Autre champ de compétences des ARS : les expérimentations, par exemple en matière de prise en charge des patients. « Dans ce cadre, il faudra définir des méthodologies de travail et des modes de rémunération. Les unions régionales de professionnels de santé – URPS – devront avoir du poids face aux ARS pour qu’il y ait un véritable dialogue », remarque Philippe Gaertner. Or, les URPS constituent un sujet d’inquiétude pour tous les professionnels de santé libéraux. Créées par la loi HPST, les URPS sont de nouvelles instances chargées de représenter les professions de santé auprès des ARS. Chaque profession aura sa propre URPS au sein de chaque région. Les médecins, pharmaciens, infirmiers et masseurs-kinésithérapeutes éliront, vraisemblablement à l’automne, leurs représentants parmi les candidats présentés par les syndicats professionnels. Seul problème : aucune fédération regroupant l’ensemble des URPS n’est prévue. « Une catastrophe » pour Alain Bergeau, président de l’Union nationale des professionnels de santé (UNPS). « Jusqu’à présent, les projets de décrets présentés ne définissent pas clairement les missions des URPS ni leurs moyens. Et il faut absolument une fédération pour que les professionnels de santé puissent avoir un lieu de concertation », insiste-t-il. Les syndicats des pharmaciens partagent son avis. « On peut craindre le pire comme espérer le meilleur. Nous avons désormais un interlocuteur clairement identifié, mais les ARS représentent une étatisation de la santé. Les directeurs ont les pleins pouvoirs. Ils auront le dernier mot, s’il n’y a pas d’accord avec les professionnels », souligne Claude Japhet, président de l’UNPF. Les premiers mois de fonctionnement des ARS seront donc décisifs.

Jean-Marie Bertrand*, « La maîtrise de la consommation des médicaments est un enjeu fort. »

Quels rôles les ARS donneront aux pharmaciens dans l’offre de soins ?

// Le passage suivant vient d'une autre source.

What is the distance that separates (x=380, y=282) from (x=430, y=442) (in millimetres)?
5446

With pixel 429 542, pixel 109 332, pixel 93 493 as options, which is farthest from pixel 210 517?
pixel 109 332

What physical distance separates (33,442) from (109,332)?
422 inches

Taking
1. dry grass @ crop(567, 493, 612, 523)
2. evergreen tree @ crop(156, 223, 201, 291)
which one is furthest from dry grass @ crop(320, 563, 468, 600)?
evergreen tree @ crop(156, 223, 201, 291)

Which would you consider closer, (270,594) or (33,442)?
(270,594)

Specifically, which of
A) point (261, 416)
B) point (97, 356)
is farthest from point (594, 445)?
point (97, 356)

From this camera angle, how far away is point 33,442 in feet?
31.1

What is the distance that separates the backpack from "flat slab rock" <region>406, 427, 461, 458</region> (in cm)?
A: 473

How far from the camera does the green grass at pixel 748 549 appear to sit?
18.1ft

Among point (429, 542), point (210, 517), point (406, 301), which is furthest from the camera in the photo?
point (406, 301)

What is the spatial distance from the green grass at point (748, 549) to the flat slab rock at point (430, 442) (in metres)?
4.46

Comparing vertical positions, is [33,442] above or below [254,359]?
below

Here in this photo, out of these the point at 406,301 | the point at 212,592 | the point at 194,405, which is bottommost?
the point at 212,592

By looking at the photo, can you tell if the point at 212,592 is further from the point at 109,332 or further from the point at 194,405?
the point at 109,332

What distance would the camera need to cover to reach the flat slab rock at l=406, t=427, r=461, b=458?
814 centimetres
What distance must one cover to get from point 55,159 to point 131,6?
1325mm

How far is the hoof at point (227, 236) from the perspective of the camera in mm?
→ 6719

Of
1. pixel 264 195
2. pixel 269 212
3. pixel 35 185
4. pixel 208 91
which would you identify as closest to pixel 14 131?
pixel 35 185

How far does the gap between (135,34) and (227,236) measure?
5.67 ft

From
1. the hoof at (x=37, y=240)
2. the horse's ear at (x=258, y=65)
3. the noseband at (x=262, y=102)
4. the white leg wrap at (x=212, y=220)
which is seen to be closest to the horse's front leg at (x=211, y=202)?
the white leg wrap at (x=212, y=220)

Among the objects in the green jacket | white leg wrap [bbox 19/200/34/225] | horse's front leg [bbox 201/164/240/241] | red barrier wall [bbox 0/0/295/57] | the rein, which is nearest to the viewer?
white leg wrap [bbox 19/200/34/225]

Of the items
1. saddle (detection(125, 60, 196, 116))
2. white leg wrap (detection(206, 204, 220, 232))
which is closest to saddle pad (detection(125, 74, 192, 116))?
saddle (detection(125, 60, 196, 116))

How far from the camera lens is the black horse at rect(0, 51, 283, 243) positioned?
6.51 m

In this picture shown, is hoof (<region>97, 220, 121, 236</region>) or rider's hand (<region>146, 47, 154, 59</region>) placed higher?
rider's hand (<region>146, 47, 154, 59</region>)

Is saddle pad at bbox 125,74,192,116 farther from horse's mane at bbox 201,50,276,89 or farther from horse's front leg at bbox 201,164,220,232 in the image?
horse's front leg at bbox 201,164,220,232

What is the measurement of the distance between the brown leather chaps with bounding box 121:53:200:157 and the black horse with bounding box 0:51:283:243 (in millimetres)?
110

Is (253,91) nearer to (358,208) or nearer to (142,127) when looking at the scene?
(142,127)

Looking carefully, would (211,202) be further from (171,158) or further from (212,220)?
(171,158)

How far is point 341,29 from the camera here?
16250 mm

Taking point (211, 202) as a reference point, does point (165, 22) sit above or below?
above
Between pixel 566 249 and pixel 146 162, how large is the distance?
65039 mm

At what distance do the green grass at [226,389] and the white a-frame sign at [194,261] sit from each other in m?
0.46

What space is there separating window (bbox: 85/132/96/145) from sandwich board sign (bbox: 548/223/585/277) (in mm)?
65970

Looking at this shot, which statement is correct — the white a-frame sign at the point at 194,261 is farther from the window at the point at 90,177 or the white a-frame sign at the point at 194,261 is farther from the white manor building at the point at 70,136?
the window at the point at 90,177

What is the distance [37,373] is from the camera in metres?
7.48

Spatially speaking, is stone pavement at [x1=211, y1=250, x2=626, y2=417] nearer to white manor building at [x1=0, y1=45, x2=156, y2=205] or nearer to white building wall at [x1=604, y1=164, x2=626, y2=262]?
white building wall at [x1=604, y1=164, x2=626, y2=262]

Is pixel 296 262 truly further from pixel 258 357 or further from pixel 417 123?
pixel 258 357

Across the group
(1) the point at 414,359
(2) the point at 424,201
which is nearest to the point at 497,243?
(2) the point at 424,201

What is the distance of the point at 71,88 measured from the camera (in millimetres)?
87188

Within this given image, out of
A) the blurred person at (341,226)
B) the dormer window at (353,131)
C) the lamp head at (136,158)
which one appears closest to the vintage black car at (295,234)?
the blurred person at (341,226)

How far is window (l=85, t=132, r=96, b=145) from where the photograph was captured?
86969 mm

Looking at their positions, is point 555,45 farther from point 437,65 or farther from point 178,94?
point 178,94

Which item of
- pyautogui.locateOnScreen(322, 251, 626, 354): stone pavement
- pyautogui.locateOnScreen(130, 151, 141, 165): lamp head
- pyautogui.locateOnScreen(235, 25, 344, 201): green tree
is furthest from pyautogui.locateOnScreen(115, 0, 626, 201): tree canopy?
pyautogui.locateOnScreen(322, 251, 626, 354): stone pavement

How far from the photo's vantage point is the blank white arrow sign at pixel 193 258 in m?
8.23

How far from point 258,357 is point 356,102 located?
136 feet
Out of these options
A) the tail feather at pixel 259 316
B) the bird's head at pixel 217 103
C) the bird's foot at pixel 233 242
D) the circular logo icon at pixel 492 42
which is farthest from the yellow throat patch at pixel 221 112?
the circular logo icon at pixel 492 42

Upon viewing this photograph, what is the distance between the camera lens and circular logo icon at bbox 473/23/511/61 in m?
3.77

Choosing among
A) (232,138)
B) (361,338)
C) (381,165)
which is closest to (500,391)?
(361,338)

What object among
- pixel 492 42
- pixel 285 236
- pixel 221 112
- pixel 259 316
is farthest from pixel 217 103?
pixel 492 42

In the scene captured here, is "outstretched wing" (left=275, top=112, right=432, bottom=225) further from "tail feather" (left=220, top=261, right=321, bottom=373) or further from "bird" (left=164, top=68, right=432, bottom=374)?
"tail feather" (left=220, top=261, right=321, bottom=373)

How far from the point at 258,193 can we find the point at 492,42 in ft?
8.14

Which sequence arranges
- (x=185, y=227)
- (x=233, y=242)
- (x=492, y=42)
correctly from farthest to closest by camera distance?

Jean-Marie Bertrand : Il est indispensable de maintenir une offre équilibrée dans les secteurs les plus menacés, en particulier dans les zones rurales ou dans les quartiers urbains dits « sensibles », où les installations sont rares. Dans ces lieux, les nouvelles formes de pratiques sont importantes à développer dans le cadre des « soins de premier recours », reposant sur la médecine générale, les pharmaciens d’officine, les maisons de santé, les centres de santé… Les pharmaciens doivent y trouver leur place spécifique. Pour ce qui est des personnes âgées, c’est un enjeu fort de partenariats entre professionnels de santé, mais aussi avec les travailleurs sociaux, pour assurer à la fois une bonne qualité de vie et des soins de qualité.

L’ARS devra également mettre en oeuvre des actions visant à optimiser les dépenses de santé et à faire en sorte que se développe une véritable « gestion des risques », au sens assuranciel. Dans ce contexte, la maîtrise de la consommation des médicaments est un enjeu fort, tant sur le plan financier que sur la qualité des pratiques.

Comment s’organiseront les relations des ARS avec les URPS ?

J-M. B. : Les ARS devront s’appuyer sur les bonnes pratiques édictées en premier lieu par les professionnels eux-mêmes et faire en sorte qu’elles soient mises en oeuvre au sein d’une organisation qui les déploie correctement.

Les ARS auront besoin de disposer de lieux de dialogue et de concertation. La loi en a prévu plusieurs : les conférences régionales de la santé et de l’autonomie et les conférences de territoires permettront que s’instaure un débat avec tous les acteurs de la santé. Les URPS seront des lieux d’échanges spécifiques avec les professionnels de santé exerçant en ambulatoire.

Propos recueillis par Magali Clausener

*Secrétaire général des ministères chargés des affaires sociales.